Chronic Obstructive Pulmonary Disease
The official title for an all-too-common respiratory ailment in horses is chronic obstructive pulmonary disease (COPD). For the average horse owner, however, that rather cumbersome title has been reduced to a single word: heaves. Other people
The official title for an all-too-common respiratory ailment in horses is chronic obstructive pulmonary disease (COPD). For the average horse owner, however, that rather cumbersome title has been reduced to a single word: heaves. Other people call it broken wind.
In this article, we’ll stick with the acronym COPD. While there is some debate about the primary cause, it is the general consensus that COPD is caused by an exposure to dust, molds, and other air pollutants.
The reason for debate about primary cause is the puzzling fact that two horses might share the same environment and feed supply, with one suffering from COPD and the other showing no signs of the malady. Does this mean that heredity is involved? That some horses are predisposed to COPD and others are not? Additional long-term research will be necessary before those questions are answered with certainty.
What is known is that dust and mold, particularly, can bring on an episode of COPD. It is also known that unless the environment and/or feeding program are changed, the condition can become permanent and compromise the horse’s ability to perform.
While there are some therapeutic approaches that can assist the horse with COPD, there is no cure.

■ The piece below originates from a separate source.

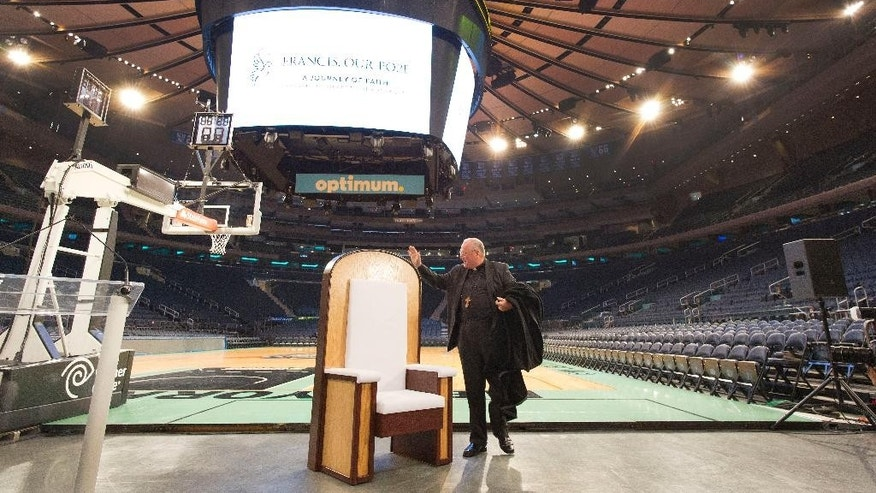 Cardinal Timothy Dolan, the Archbishop of New York, unveils the Pope's chair during a media event at New York's Madison Square Garden, Wednesday, Sept. 2, 2015. The simple wooden chair has been built for Pope Francis when he celebrates Mass at the sports and entertainment arena on Friday, Sept. 25. (AP Photo/Mark Lennihan)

Nor is there a vaccine that can prevent COPD since it is a non-infectious disease.
Before we can discuss just what COPD is and how it functions in a horse, we first must understand how the equine respiratory system works.
The Respiratory System
Basically, the respiratory system for equines and other mammals functions to exchange oxygen and carbon dioxide. Oxygen enters the lungs during inspiration, and carbon dioxide exits with expiration. Oxygen is the fuel to be burned, and carbon dioxide is the exhaust to be removed.
Air enters through the nostrils, then passes through the nasal cavity. A horse differs from many mammals in that it does not normally breathe through its mouth. A dog in need of additional oxygen, for example, breathes rapidly or pants, with air being taken in through its open mouth. Because of this ability, a dog has very small nostrils. The horse, on the other hand, has large nostrils that can be flared even wider when the demand for oxygen increases.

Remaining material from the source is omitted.